Write out the lines of the data below as a numbered list, starting with the line that contains "Is [573,267] clearly" and going on through the end of the data, skipping blank lines. Leave the pictures out.

* BEGIN Exercise input *

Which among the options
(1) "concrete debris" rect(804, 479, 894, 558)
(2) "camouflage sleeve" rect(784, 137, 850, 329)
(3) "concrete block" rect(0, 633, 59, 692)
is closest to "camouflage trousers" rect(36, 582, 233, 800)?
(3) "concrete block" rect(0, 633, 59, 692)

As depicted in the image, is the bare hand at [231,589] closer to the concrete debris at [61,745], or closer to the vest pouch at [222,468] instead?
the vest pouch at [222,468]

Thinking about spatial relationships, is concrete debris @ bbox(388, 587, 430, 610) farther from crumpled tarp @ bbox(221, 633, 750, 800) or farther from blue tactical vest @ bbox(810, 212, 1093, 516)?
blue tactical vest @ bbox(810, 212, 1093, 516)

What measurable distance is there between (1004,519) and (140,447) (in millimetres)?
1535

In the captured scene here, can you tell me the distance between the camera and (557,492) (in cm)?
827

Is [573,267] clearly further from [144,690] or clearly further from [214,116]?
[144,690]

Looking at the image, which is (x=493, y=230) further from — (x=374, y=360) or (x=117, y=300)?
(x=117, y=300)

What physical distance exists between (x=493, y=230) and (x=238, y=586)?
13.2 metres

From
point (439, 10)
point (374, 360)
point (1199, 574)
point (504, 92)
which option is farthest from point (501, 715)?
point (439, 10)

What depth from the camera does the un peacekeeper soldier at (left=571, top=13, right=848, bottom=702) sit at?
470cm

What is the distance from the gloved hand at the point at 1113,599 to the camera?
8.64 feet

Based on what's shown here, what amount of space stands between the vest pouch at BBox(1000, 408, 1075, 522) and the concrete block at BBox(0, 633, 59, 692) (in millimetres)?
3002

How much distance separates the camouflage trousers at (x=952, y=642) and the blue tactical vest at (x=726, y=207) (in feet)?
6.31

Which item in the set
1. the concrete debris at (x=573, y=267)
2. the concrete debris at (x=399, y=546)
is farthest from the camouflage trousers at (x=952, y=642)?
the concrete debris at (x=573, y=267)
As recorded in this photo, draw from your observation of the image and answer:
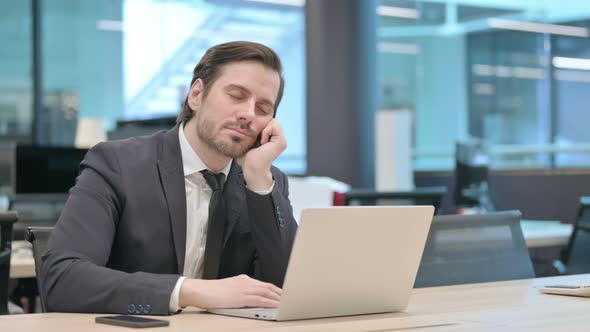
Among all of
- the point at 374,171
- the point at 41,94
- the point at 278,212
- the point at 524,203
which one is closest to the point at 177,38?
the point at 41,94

* END Exercise input *

**Answer to this task**
1. Is [573,267] clearly further from [144,690] or clearly further from [214,116]?
2. [144,690]
3. Looking at the image, which is (x=493, y=230) further from — (x=374, y=360) or (x=117, y=300)?
4. (x=117, y=300)
5. What physical distance exists between (x=493, y=230) and (x=238, y=586)?
6. 13.2 metres
7. From
8. point (439, 10)
9. point (374, 360)
10. point (1199, 574)
11. point (504, 92)
12. which option is farthest from point (501, 715)?
13. point (439, 10)
14. What depth from the camera does the un peacekeeper soldier at (left=571, top=13, right=848, bottom=702) sit at?
15. 470cm
16. What is the distance from the gloved hand at the point at 1113,599 to the camera?
17. 8.64 feet
18. Based on what's shown here, what amount of space stands between the vest pouch at BBox(1000, 408, 1075, 522) and the concrete block at BBox(0, 633, 59, 692) (in millimetres)?
19. 3002
20. How much distance separates the camouflage trousers at (x=952, y=642) and the blue tactical vest at (x=726, y=207) (in feet)?
21. 6.31
22. Which item in the set
23. 1. the concrete debris at (x=573, y=267)
24. 2. the concrete debris at (x=399, y=546)
25. is farthest from the camouflage trousers at (x=952, y=642)?
26. the concrete debris at (x=573, y=267)
27. As recorded in this photo, draw from your observation of the image and answer:
28. Among all of
29. - the point at 374,171
30. - the point at 41,94
31. - the point at 278,212
32. - the point at 524,203
33. which one is closest to the point at 177,38?
34. the point at 41,94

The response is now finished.